» Written problem
Count the lines of data below that contain the string "format" and reply with the number only.

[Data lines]
=-=-=
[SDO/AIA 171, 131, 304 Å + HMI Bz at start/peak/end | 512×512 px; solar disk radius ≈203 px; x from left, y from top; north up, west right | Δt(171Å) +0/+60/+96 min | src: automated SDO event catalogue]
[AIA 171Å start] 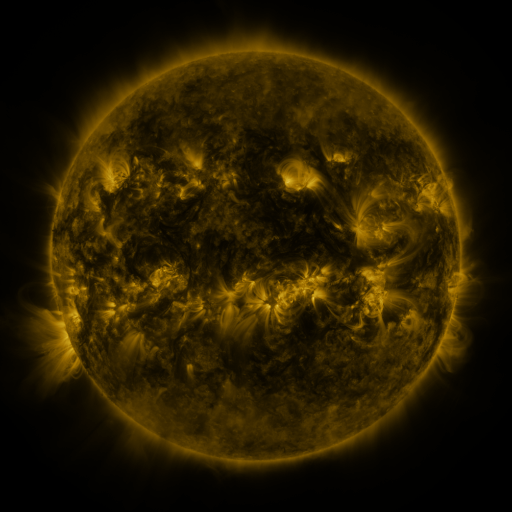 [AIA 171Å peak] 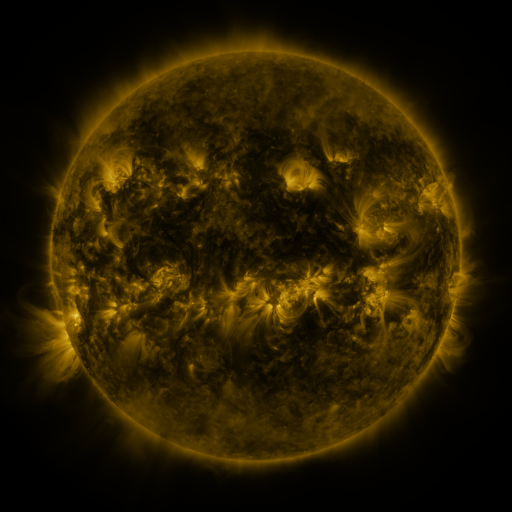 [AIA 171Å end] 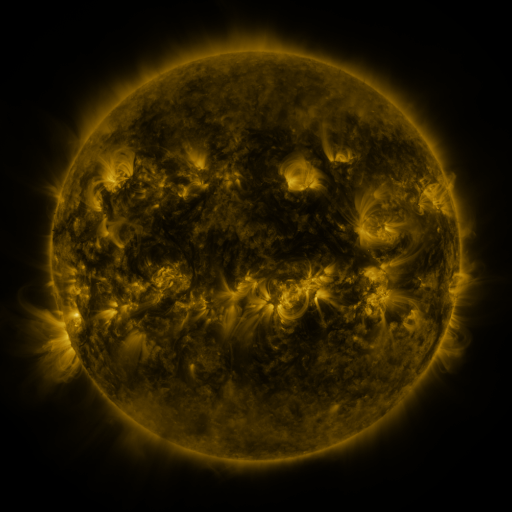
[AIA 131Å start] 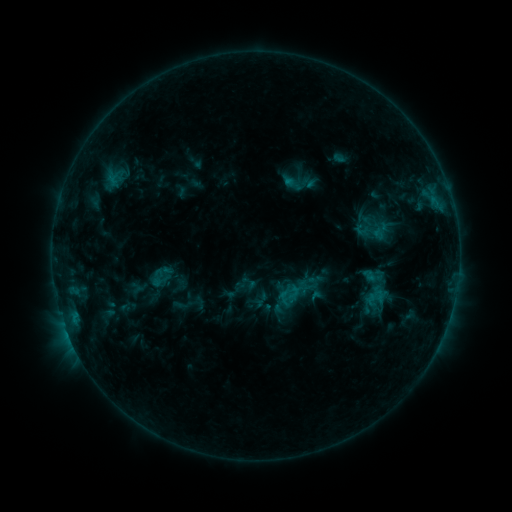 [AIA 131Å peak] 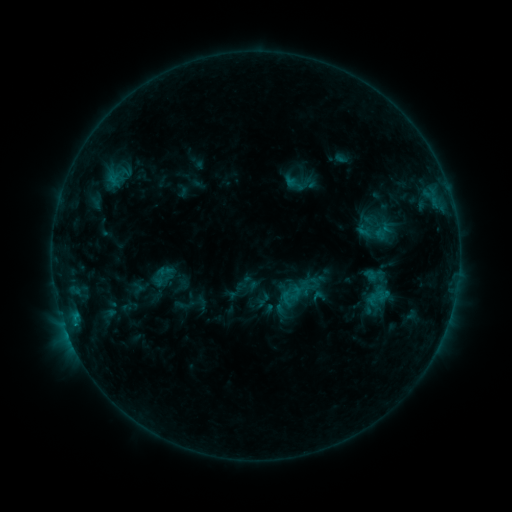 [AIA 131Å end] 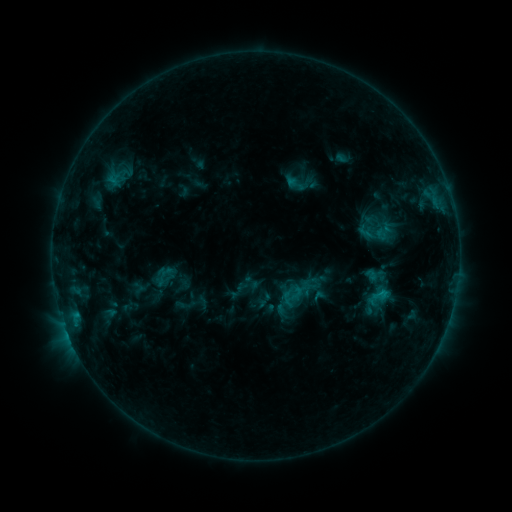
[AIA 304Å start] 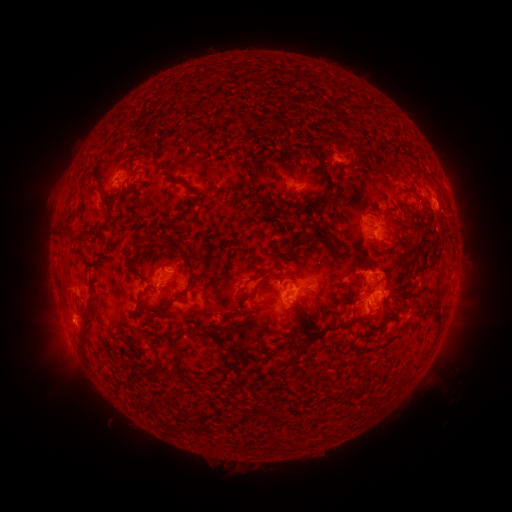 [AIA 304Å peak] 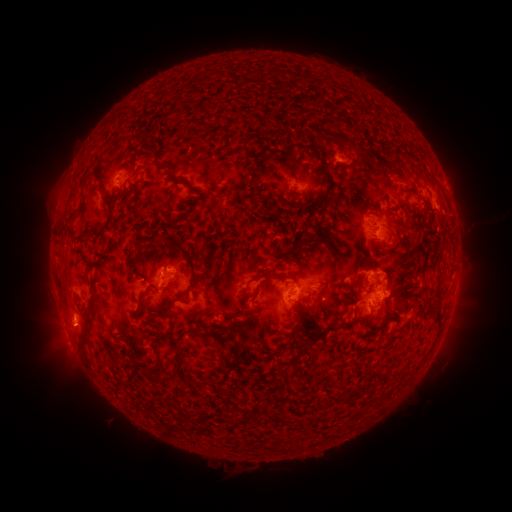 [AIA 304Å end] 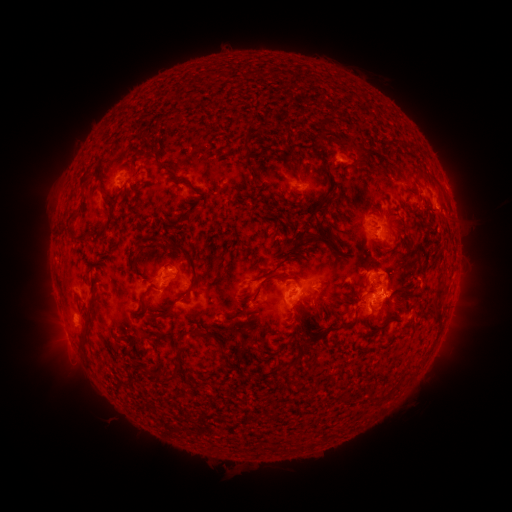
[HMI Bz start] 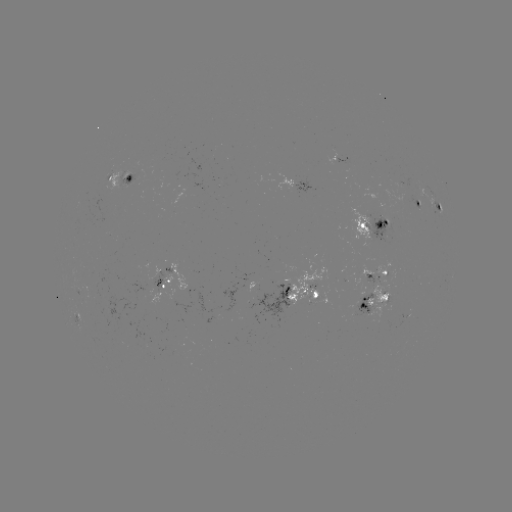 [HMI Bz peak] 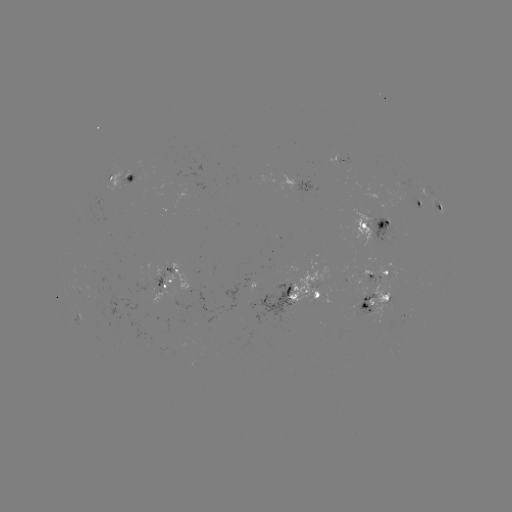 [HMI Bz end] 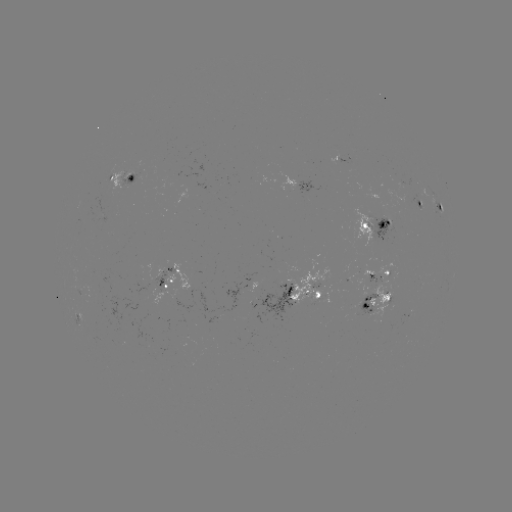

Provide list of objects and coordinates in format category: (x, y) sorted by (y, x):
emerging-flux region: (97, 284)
=-=-=
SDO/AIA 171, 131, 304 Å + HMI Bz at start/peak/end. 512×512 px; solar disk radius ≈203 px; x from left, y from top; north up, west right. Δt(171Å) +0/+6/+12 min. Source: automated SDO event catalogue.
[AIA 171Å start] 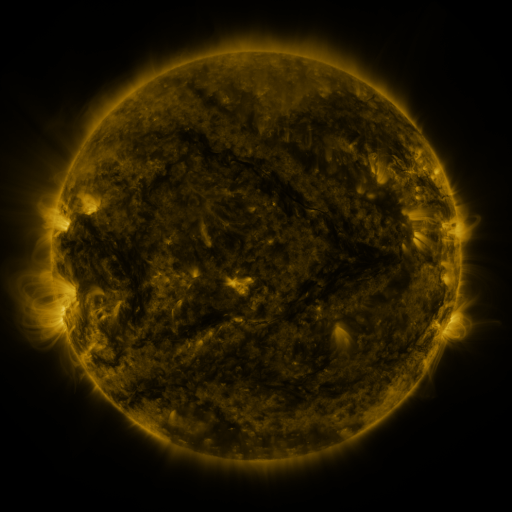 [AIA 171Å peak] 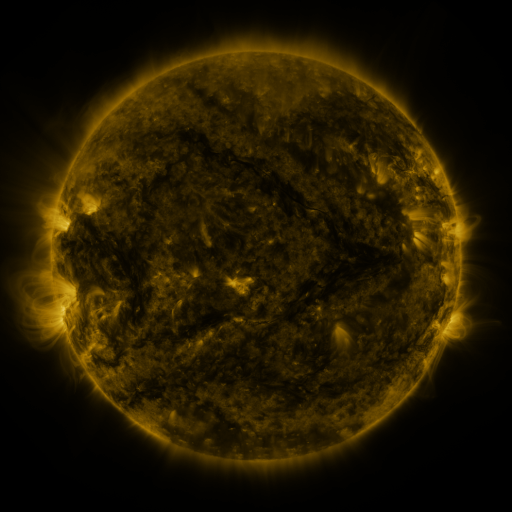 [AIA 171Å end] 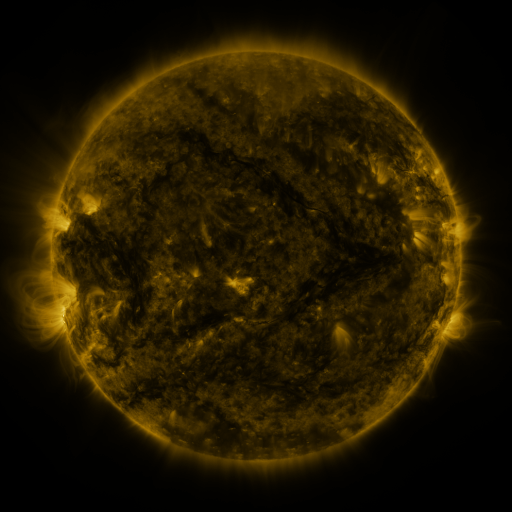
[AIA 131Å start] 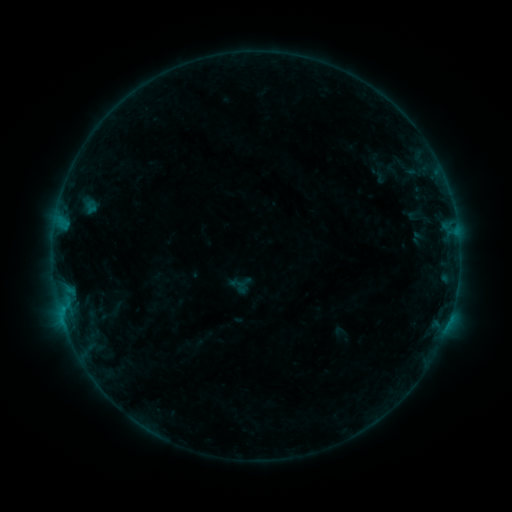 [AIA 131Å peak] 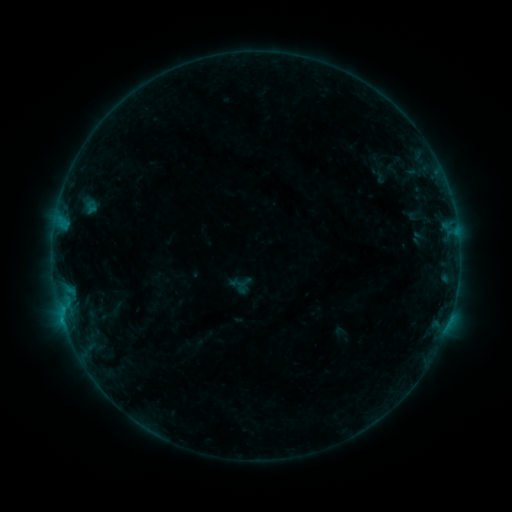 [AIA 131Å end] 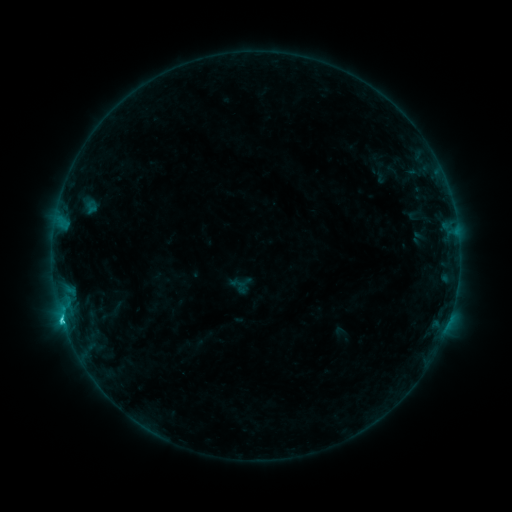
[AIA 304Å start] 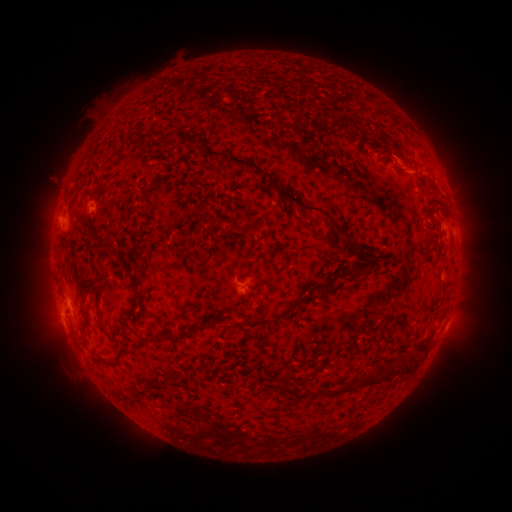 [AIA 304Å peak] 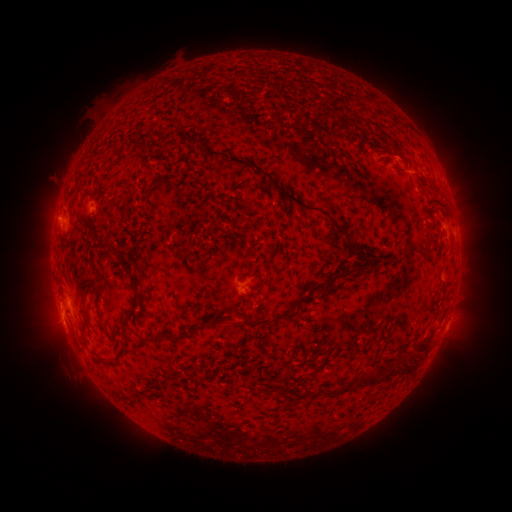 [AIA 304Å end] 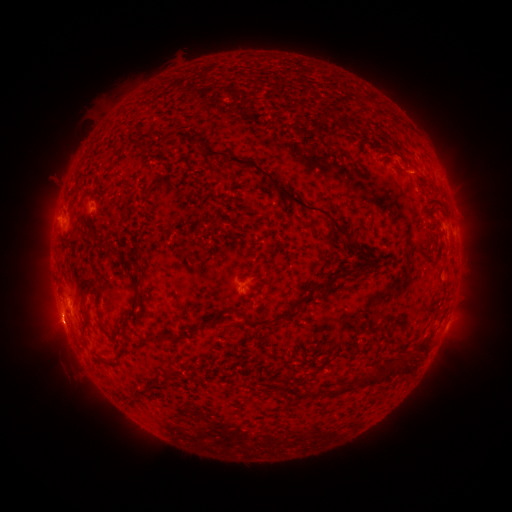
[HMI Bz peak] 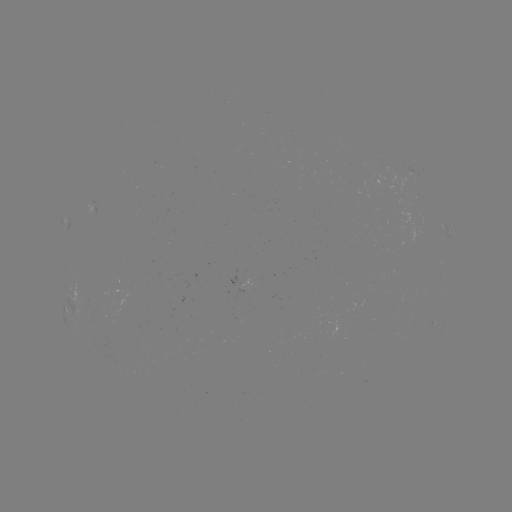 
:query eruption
=-=-=
» Correct output
1